Source passage -
[START]

# Couple radiant jobs. Slab and track system



## Mxz--700 (Jul 8, 2011)




----------



## Mississippiplum (Sep 30, 2011)

Looks good man. We don't do radiant here or any type of hydronic heat here. So it's cool to see stuff like that.


----------



## Mxz--700 (Jul 8, 2011)

Mississippiplum said:


> Looks good man. We don't do radiant here or any type of hydronic heat here. So it's cool to see stuff like that.


 LOTS of fun doing it


----------



## OldSchool (Jan 30, 2010)

Looks good .... but the headers in the wall seems odd

can you get a closer picture of that


----------



## OldSchool (Jan 30, 2010)

How do you balance the loops


----------



## Mxz--700 (Jul 8, 2011)

OldSchool said:


> Looks good .... but the headers in the wall seems odd
> 
> can you get a closer picture of that


 They had to be installed there because of the distance and amt of loops. the house is 4000 square feet of radiant. That is a laundru room with a acess panel for all the valves including the valves for the 2 in wall basin faucets on the opposite room. Balancing is simple.... Never have problems with that because we ensure the loops are exactly the same length. Cant tell you how many Driveways , walks , kitchens and whole houses i have done with no balancing valves and absolusetly no problems. The only thing u will see on a closeup is that there are ballvalves on feed and return of every loop with the handles removed. boilers are about 100 feet away( linear)


----------



## Mxz--700 (Jul 8, 2011)

OldSchool said:


> How do you balance the loops


 The larger mani. is the bedroom and smaller is bathroom, and yes those vents got closed after initial startup. and they have little ball valves on em too. Again no need for balance there as they are all equal.


----------



## futz (Sep 17, 2009)

OldSchool said:


> How do you balance the loops





Mxz--700 said:


> They had to be installed there because of the distance and amt of loops. the house is 4000 square feet of radiant. That is a laundru room with a acess panel for all the valves including the valves for the 2 in wall basin faucets on the opposite room. Balancing is simple.... Never have problems with that because we ensure the loops are exactly the same length. Cant tell you how many Driveways , walks , kitchens and whole houses i have done with no balancing valves and absolusetly no problems. The only thing u will see on a closeup is that there are ballvalves on feed and return of every loop with the handles removed. boilers are about 100 feet away( linear)

[END]

Transcribe the passage of the radiant heating thread from "The larger mani." to "are all equal.".

Data excerpts -
[START]

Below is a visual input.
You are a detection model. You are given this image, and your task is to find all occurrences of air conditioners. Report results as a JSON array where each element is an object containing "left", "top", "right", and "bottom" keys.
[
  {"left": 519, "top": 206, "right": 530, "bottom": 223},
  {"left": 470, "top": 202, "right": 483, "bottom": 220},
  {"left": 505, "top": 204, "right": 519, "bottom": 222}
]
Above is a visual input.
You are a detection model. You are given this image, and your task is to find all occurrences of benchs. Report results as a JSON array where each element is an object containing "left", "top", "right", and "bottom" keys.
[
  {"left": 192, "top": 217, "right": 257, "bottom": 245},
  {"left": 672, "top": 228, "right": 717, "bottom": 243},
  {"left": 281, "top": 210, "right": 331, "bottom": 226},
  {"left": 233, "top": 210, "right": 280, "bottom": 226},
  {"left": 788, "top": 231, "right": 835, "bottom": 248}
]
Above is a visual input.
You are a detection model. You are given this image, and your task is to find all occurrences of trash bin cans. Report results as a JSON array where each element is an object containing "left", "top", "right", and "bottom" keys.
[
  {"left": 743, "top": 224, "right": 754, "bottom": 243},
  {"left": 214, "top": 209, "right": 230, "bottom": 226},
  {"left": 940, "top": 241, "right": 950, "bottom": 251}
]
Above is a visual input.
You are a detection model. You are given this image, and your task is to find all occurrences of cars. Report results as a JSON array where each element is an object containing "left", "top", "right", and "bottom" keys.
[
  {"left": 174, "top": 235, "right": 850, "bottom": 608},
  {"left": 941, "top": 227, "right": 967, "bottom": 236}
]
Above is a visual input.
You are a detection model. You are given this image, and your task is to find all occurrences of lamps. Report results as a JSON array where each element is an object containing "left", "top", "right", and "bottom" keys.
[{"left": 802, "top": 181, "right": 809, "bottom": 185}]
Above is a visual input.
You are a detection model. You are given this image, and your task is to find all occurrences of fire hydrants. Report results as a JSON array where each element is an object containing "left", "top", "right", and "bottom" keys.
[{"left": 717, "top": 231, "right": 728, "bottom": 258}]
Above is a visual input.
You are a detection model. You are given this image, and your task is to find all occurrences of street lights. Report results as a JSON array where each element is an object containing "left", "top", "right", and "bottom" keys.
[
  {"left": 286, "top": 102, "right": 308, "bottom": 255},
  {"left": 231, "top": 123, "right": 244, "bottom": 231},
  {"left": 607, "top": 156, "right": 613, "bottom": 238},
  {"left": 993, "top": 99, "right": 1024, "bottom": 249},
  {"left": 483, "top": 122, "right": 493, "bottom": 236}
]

[END]

Full response -
The larger mani. is the bedroom and smaller is bathroom, and yes those vents got closed after initial startup. and they have little ball valves on em too. Again no need for balance there as they are all equal.